## Stored data
________

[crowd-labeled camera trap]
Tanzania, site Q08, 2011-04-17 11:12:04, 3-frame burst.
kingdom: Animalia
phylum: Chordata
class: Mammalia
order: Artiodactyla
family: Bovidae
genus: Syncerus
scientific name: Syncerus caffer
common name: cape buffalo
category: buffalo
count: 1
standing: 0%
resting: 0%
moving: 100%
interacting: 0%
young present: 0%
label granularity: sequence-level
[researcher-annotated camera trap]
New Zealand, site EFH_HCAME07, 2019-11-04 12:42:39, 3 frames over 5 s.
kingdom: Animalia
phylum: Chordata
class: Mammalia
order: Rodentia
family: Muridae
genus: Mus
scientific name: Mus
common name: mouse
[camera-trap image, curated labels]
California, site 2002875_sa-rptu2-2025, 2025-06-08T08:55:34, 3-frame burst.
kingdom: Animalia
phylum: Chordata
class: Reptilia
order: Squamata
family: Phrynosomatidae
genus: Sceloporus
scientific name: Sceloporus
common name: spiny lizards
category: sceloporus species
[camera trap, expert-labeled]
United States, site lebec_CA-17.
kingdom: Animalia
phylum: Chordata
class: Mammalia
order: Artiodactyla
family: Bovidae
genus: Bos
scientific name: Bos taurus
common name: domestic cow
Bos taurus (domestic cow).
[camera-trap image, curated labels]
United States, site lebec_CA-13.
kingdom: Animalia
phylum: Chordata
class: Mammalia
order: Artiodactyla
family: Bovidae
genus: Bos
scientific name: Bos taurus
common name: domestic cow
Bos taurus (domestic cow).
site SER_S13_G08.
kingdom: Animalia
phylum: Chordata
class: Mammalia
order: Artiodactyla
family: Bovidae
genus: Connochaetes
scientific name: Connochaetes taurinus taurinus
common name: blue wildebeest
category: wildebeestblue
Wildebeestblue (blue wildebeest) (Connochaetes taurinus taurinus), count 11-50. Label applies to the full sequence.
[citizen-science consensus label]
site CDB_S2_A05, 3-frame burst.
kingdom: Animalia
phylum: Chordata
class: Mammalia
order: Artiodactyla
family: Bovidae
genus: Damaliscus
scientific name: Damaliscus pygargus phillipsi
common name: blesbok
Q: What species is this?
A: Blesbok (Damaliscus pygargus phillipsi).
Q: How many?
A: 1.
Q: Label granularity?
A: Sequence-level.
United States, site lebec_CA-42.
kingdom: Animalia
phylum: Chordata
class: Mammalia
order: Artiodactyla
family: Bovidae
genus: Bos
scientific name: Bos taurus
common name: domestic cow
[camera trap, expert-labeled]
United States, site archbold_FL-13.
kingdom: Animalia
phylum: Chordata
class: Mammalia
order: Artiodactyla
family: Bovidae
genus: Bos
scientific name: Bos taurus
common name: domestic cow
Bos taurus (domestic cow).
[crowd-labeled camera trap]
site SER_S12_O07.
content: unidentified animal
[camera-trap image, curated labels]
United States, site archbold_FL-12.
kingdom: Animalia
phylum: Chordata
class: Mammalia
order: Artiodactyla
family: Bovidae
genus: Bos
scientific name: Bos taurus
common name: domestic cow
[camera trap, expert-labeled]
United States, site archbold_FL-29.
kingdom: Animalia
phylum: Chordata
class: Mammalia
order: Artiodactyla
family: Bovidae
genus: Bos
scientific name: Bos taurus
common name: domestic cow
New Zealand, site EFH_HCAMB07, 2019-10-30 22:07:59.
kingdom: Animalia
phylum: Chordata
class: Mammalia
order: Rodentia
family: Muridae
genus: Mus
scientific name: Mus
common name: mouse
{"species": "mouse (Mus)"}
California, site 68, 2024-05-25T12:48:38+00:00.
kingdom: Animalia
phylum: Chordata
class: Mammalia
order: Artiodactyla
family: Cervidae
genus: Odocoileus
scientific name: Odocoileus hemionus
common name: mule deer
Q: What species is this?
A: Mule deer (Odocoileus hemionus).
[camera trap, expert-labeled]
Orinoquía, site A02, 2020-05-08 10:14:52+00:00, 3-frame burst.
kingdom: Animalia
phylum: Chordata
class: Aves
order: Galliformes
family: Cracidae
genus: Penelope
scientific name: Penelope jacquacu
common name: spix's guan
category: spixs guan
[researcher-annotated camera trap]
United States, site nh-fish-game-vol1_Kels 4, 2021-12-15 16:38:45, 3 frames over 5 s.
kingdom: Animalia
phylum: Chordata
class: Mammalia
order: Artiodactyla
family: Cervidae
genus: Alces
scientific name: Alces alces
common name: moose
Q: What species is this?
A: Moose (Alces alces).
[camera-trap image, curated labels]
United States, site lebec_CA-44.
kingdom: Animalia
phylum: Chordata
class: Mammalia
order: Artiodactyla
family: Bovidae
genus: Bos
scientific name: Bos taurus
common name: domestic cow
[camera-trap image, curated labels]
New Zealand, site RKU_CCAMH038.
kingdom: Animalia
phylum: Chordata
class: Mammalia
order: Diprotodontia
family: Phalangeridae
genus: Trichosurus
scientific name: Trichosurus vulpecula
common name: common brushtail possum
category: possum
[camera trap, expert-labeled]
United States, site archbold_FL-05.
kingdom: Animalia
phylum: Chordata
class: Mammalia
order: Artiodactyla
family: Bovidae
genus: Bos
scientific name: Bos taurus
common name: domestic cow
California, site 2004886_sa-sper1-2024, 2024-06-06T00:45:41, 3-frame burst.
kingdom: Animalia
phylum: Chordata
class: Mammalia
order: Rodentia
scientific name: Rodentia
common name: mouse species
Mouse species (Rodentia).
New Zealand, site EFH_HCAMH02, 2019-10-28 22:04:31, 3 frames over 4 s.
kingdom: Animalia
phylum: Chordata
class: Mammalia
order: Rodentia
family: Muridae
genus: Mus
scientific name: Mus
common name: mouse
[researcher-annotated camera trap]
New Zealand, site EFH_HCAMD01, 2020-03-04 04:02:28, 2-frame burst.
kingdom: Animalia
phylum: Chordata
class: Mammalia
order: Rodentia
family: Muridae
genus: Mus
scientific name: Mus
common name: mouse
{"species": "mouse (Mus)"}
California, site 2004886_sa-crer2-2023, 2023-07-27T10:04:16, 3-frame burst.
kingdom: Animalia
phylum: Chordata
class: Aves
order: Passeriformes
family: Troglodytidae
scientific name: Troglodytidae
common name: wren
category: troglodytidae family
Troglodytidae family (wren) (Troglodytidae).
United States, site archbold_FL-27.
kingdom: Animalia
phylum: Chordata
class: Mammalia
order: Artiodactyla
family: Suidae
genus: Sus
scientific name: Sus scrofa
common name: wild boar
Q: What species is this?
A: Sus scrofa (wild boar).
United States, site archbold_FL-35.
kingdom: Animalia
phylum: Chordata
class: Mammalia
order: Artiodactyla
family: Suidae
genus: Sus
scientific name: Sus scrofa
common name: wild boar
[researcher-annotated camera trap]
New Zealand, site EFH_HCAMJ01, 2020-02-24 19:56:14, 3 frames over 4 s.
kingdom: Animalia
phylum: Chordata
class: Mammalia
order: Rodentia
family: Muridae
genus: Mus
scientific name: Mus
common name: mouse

________

## Task details
Copy the whole listing, word for word.

## Exercise solution
[crowd-labeled camera trap]
Tanzania, site Q08, 2011-04-17 11:12:04, 3-frame burst.
kingdom: Animalia
phylum: Chordata
class: Mammalia
order: Artiodactyla
family: Bovidae
genus: Syncerus
scientific name: Syncerus caffer
common name: cape buffalo
category: buffalo
count: 1
standing: 0%
resting: 0%
moving: 100%
interacting: 0%
young present: 0%
label granularity: sequence-level
[researcher-annotated camera trap]
New Zealand, site EFH_HCAME07, 2019-11-04 12:42:39, 3 frames over 5 s.
kingdom: Animalia
phylum: Chordata
class: Mammalia
order: Rodentia
family: Muridae
genus: Mus
scientific name: Mus
common name: mouse
[camera-trap image, curated labels]
California, site 2002875_sa-rptu2-2025, 2025-06-08T08:55:34, 3-frame burst.
kingdom: Animalia
phylum: Chordata
class: Reptilia
order: Squamata
family: Phrynosomatidae
genus: Sceloporus
scientific name: Sceloporus
common name: spiny lizards
category: sceloporus species
[camera trap, expert-labeled]
United States, site lebec_CA-17.
kingdom: Animalia
phylum: Chordata
class: Mammalia
order: Artiodactyla
family: Bovidae
genus: Bos
scientific name: Bos taurus
common name: domestic cow
Bos taurus (domestic cow).
[camera-trap image, curated labels]
United States, site lebec_CA-13.
kingdom: Animalia
phylum: Chordata
class: Mammalia
order: Artiodactyla
family: Bovidae
genus: Bos
scientific name: Bos taurus
common name: domestic cow
Bos taurus (domestic cow).
site SER_S13_G08.
kingdom: Animalia
phylum: Chordata
class: Mammalia
order: Artiodactyla
family: Bovidae
genus: Connochaetes
scientific name: Connochaetes taurinus taurinus
common name: blue wildebeest
category: wildebeestblue
Wildebeestblue (blue wildebeest) (Connochaetes taurinus taurinus), count 11-50. Label applies to the full sequence.
[citizen-science consensus label]
site CDB_S2_A05, 3-frame burst.
kingdom: Animalia
phylum: Chordata
class: Mammalia
order: Artiodactyla
family: Bovidae
genus: Damaliscus
scientific name: Damaliscus pygargus phillipsi
common name: blesbok
Q: What species is this?
A: Blesbok (Damaliscus pygargus phillipsi).
Q: How many?
A: 1.
Q: Label granularity?
A: Sequence-level.
United States, site lebec_CA-42.
kingdom: Animalia
phylum: Chordata
class: Mammalia
order: Artiodactyla
family: Bovidae
genus: Bos
scientific name: Bos taurus
common name: domestic cow
[camera trap, expert-labeled]
United States, site archbold_FL-13.
kingdom: Animalia
phylum: Chordata
class: Mammalia
order: Artiodactyla
family: Bovidae
genus: Bos
scientific name: Bos taurus
common name: domestic cow
Bos taurus (domestic cow).
[crowd-labeled camera trap]
site SER_S12_O07.
content: unidentified animal
[camera-trap image, curated labels]
United States, site archbold_FL-12.
kingdom: Animalia
phylum: Chordata
class: Mammalia
order: Artiodactyla
family: Bovidae
genus: Bos
scientific name: Bos taurus
common name: domestic cow
[camera trap, expert-labeled]
United States, site archbold_FL-29.
kingdom: Animalia
phylum: Chordata
class: Mammalia
order: Artiodactyla
family: Bovidae
genus: Bos
scientific name: Bos taurus
common name: domestic cow
New Zealand, site EFH_HCAMB07, 2019-10-30 22:07:59.
kingdom: Animalia
phylum: Chordata
class: Mammalia
order: Rodentia
family: Muridae
genus: Mus
scientific name: Mus
common name: mouse
{"species": "mouse (Mus)"}
California, site 68, 2024-05-25T12:48:38+00:00.
kingdom: Animalia
phylum: Chordata
class: Mammalia
order: Artiodactyla
family: Cervidae
genus: Odocoileus
scientific name: Odocoileus hemionus
common name: mule deer
Q: What species is this?
A: Mule deer (Odocoileus hemionus).
[camera trap, expert-labeled]
Orinoquía, site A02, 2020-05-08 10:14:52+00:00, 3-frame burst.
kingdom: Animalia
phylum: Chordata
class: Aves
order: Galliformes
family: Cracidae
genus: Penelope
scientific name: Penelope jacquacu
common name: spix's guan
category: spixs guan
[researcher-annotated camera trap]
United States, site nh-fish-game-vol1_Kels 4, 2021-12-15 16:38:45, 3 frames over 5 s.
kingdom: Animalia
phylum: Chordata
class: Mammalia
order: Artiodactyla
family: Cervidae
genus: Alces
scientific name: Alces alces
common name: moose
Q: What species is this?
A: Moose (Alces alces).
[camera-trap image, curated labels]
United States, site lebec_CA-44.
kingdom: Animalia
phylum: Chordata
class: Mammalia
order: Artiodactyla
family: Bovidae
genus: Bos
scientific name: Bos taurus
common name: domestic cow
[camera-trap image, curated labels]
New Zealand, site RKU_CCAMH038.
kingdom: Animalia
phylum: Chordata
class: Mammalia
order: Diprotodontia
family: Phalangeridae
genus: Trichosurus
scientific name: Trichosurus vulpecula
common name: common brushtail possum
category: possum
[camera trap, expert-labeled]
United States, site archbold_FL-05.
kingdom: Animalia
phylum: Chordata
class: Mammalia
order: Artiodactyla
family: Bovidae
genus: Bos
scientific name: Bos taurus
common name: domestic cow
California, site 2004886_sa-sper1-2024, 2024-06-06T00:45:41, 3-frame burst.
kingdom: Animalia
phylum: Chordata
class: Mammalia
order: Rodentia
scientific name: Rodentia
common name: mouse species
Mouse species (Rodentia).
New Zealand, site EFH_HCAMH02, 2019-10-28 22:04:31, 3 frames over 4 s.
kingdom: Animalia
phylum: Chordata
class: Mammalia
order: Rodentia
family: Muridae
genus: Mus
scientific name: Mus
common name: mouse
[researcher-annotated camera trap]
New Zealand, site EFH_HCAMD01, 2020-03-04 04:02:28, 2-frame burst.
kingdom: Animalia
phylum: Chordata
class: Mammalia
order: Rodentia
family: Muridae
genus: Mus
scientific name: Mus
common name: mouse
{"species": "mouse (Mus)"}
California, site 2004886_sa-crer2-2023, 2023-07-27T10:04:16, 3-frame burst.
kingdom: Animalia
phylum: Chordata
class: Aves
order: Passeriformes
family: Troglodytidae
scientific name: Troglodytidae
common name: wren
category: troglodytidae family
Troglodytidae family (wren) (Troglodytidae).
United States, site archbold_FL-27.
kingdom: Animalia
phylum: Chordata
class: Mammalia
order: Artiodactyla
family: Suidae
genus: Sus
scientific name: Sus scrofa
common name: wild boar
Q: What species is this?
A: Sus scrofa (wild boar).
United States, site archbold_FL-35.
kingdom: Animalia
phylum: Chordata
class: Mammalia
order: Artiodactyla
family: Suidae
genus: Sus
scientific name: Sus scrofa
common name: wild boar
[researcher-annotated camera trap]
New Zealand, site EFH_HCAMJ01, 2020-02-24 19:56:14, 3 frames over 4 s.
kingdom: Animalia
phylum: Chordata
class: Mammalia
order: Rodentia
family: Muridae
genus: Mus
scientific name: Mus
common name: mouse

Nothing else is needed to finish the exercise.